■ Supplied passage ■
start

Yeah, I'm really curious about the differences between the two hardtails. I spent a few years trying to make the HonzoST into something it wasn't.
I've only just pedaled the Taival around the parking lot when I took those photos I posted. Position-wise it feels so much better! I feel much more centred over the bike when seated.

Basically I was looking for an HT frame that would compliment my new GeoMetron G1. Since I've had that the HonzoST was feeling tiny and almost like an XC bike geometry-wise. As luck would have it I sold an old frame and had the money to buy the Taival frame.

I'm sort of crossposting between here and the Taival Build Thread in the Pole forum. For more details on my build I'm posting over there if you're interested.

Currently my bike is in the shop getting new brake hose because the Honzo was shorter so I needed new brake lines to fit the Taival. They're also fixing a bit of my hamfistedness! Oops!


----------



## RideEverything (Jul 25, 2008)

I got this beauty of a steel hardtail ready to ride!
STOKED!



















And, I went and rode!




























It's only been one ride but I could feel the difference immediately between the ride feel compared to the HonzoST.
Supple? Damped? Less harsh through the chunk? Whatever the descriptor is it's a much smoother ride through the trail chatter.

I also changed tires from what I had on before from WTB Vigilante 2.8F/2.6R to Magic Mary front and a Big Betty rear. Both 2.6. But a notibly smaller 2.6 compared to the Vigilante.
Maybe the tire pressure with the new tires is also adding to that supple ride? Although, they do have less volume so, who knows, maybe it is just the Taival frame.


----------



## Brother Lu (Jan 26, 2009)

Bike looks great. I'm curious about the Chromag bar. How do you like it and how tall are you? 
The head tube doesn't look to tiny on that bike.


----------



## RideEverything (Jul 25, 2008)

Brother Lu said:


> Bike looks great. I'm curious about the Chromag bar. How do you like it and how tall are you?

end

■ Brief A ■
Reproduce the spatial reasoning entries word for word, leaving out the pictures.
The entries have no connection to the bike forum thread.

Spatial reasoning records

start

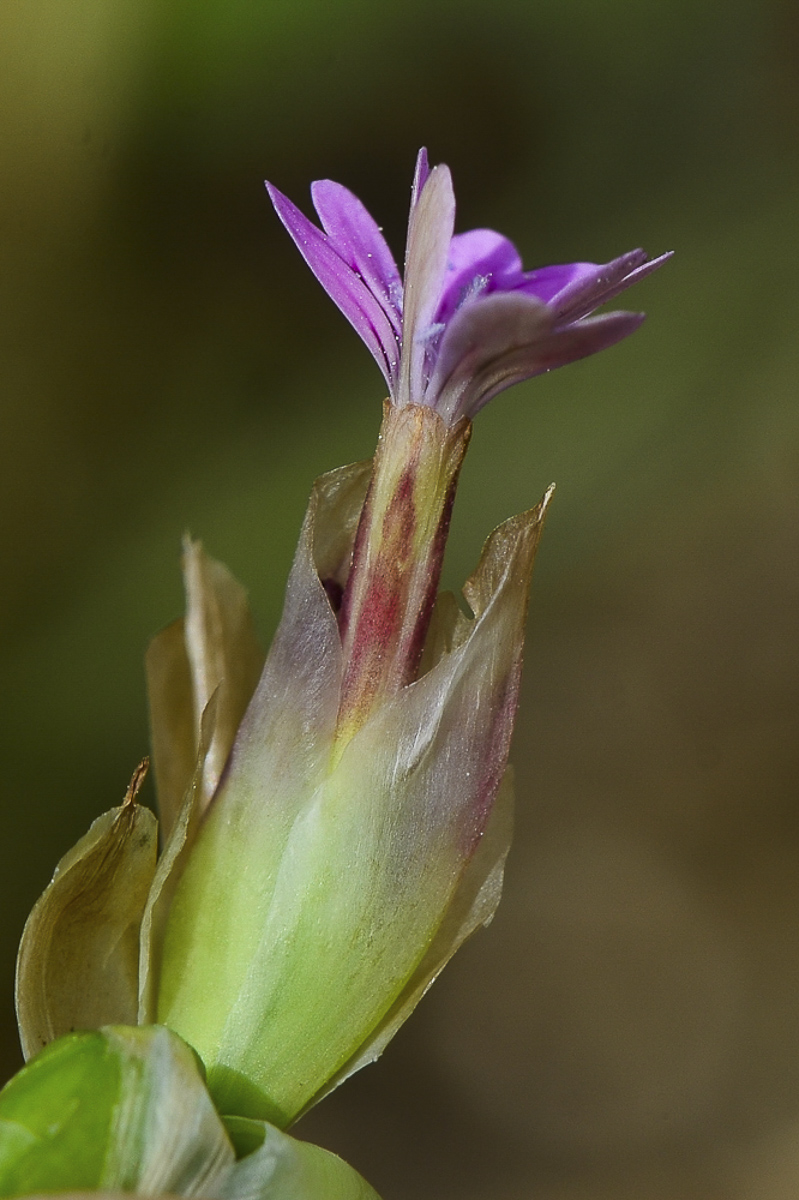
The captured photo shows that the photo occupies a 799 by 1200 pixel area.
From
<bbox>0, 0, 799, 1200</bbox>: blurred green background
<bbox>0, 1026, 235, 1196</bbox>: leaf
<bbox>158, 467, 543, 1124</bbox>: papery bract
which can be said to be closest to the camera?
<bbox>0, 1026, 235, 1196</bbox>: leaf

end

■ Brief B ■
Write the next part of the bike forum thread about the hardtail frames, starting after its last line.

■ Final result A ■
The captured photo shows that the photo occupies a 799 by 1200 pixel area.
From
<bbox>0, 0, 799, 1200</bbox>: blurred green background
<bbox>0, 1026, 235, 1196</bbox>: leaf
<bbox>158, 467, 543, 1124</bbox>: papery bract
which can be said to be closest to the camera?
<bbox>0, 1026, 235, 1196</bbox>: leaf

■ Final result B ■
> The head tube doesn't look to tiny on that bike.


Thanks!

I'm 6'6"/198cm.

The bar has a 50mm rise. I like it. I've never ridden a bar that I've not liked so I don't really have a comparison for good or bad.
I've been riding various versions/models of Chromag bars for well over a decade now. In fact the first bar I got from them is now on my commuter/beer bike. It's at least 15 years old! I think it's a 25.8 clamp diameter!
Oh, I just remembered that I've had one bar I didn't like. It was an Easton Haven (maybe Havoc?). That felt like a piece of wood and hurt my arms.

Yes, there is a lot of headtube in comparison to a lot of bikes out there. I really don't understand the love that bike companies have for tiny headtubes on their L and XL sized frames.
The Taival's HT is 145mm.

If you're looking for a more in depth look for my build and current first thoughts on the ride I'm posting more details over in the Pole forum in the Pole Taival thread.


----------



## Bollox64 (Aug 31, 2021)

ucsbwsr said:


> Being 6'8" with a 7'2" wingspan limits bikes which fit me well. Currently I ride a Santa Cruz Hightower LT and it is excellent overall but a steeper S/A and longer reach would further enhance the experience.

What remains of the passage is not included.